Answer: No. The small, mobile 20-35-kilometer-range rockets are too hard to detect from the air. Their launching sites can be put out of range of northern Israel only by means of a ground offensive. As long as Hezbollah launched massive rocket attacks against Israel on a daily basis, it was perceived as being undefeated – and, in effect, victorious.

Question: Would a large ground offensive by the IDF have suppressed the rocket fire against northern Israel?

Answer: Yes. Regardless of whatever deficiencies were exposed during the war, the IDF’s superiority in numbers and equipment was sufficient for the task.

Question: Was the fact that the IDF was commanded by an air force general a handicap?

Answer: Under the circumstances, considering that this war should have been fought primarily on the ground, it probably would have been better to have as chief of staff a general who came from the ground forces. The ousting of Lieutenant General Moshe Ayalon by Sharon, and the appointment of Dan Halutz in his stead, was the direct result of Sharon’s obsession with the Gaza disengagement.

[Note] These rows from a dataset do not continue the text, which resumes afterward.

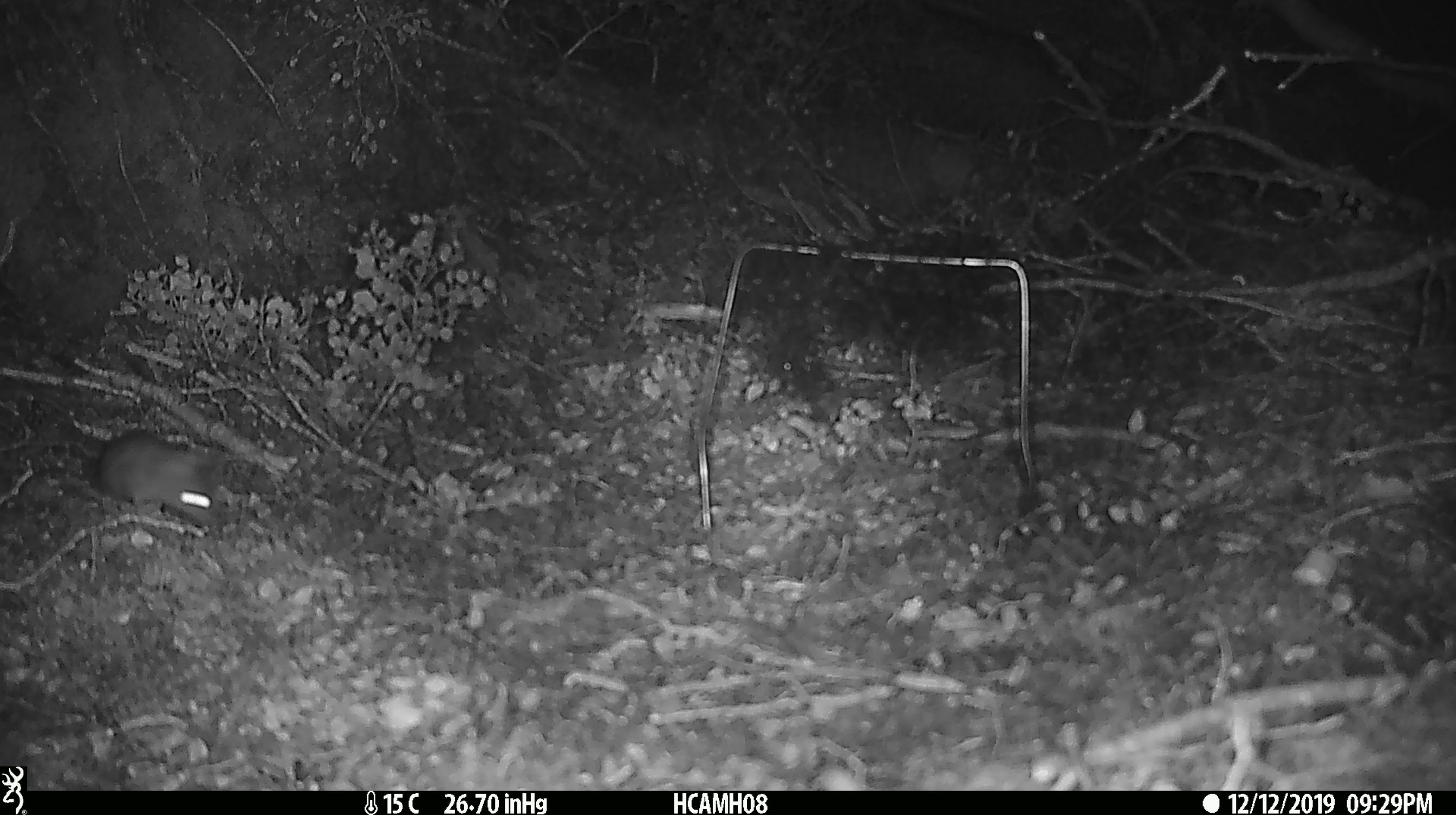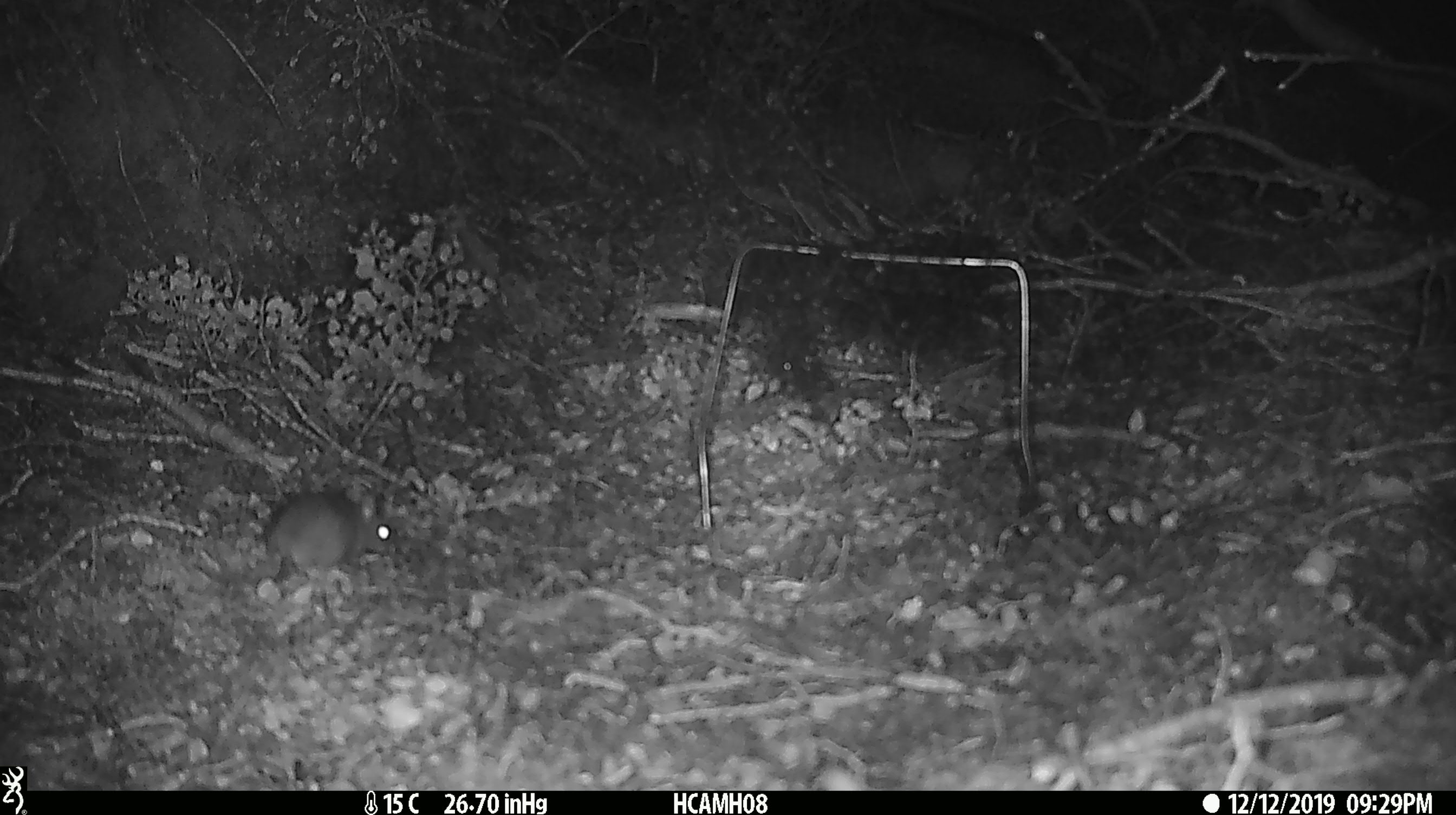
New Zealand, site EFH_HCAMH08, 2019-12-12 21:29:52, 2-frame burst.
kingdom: Animalia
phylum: Chordata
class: Mammalia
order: Rodentia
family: Muridae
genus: Mus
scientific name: Mus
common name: mouse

There is one question that remains unanswered and will probably not be resolved even by a judicial commission of inquiry: How did a team of snake-oil salesmen and public relations gurus succeed in selling so many Israelis the illusion that unilateral withdrawals are the solution to Israel’s problems and that a brand new party, Kadima, dedicated to this primitive concept, should lead Israel in future years; that a politician, Ehud Olmert, who only a year ago had announced that “we are tired of fighting and tired of defeating our enemies” should now lead the nation?

This is a problem for sociologists and historians.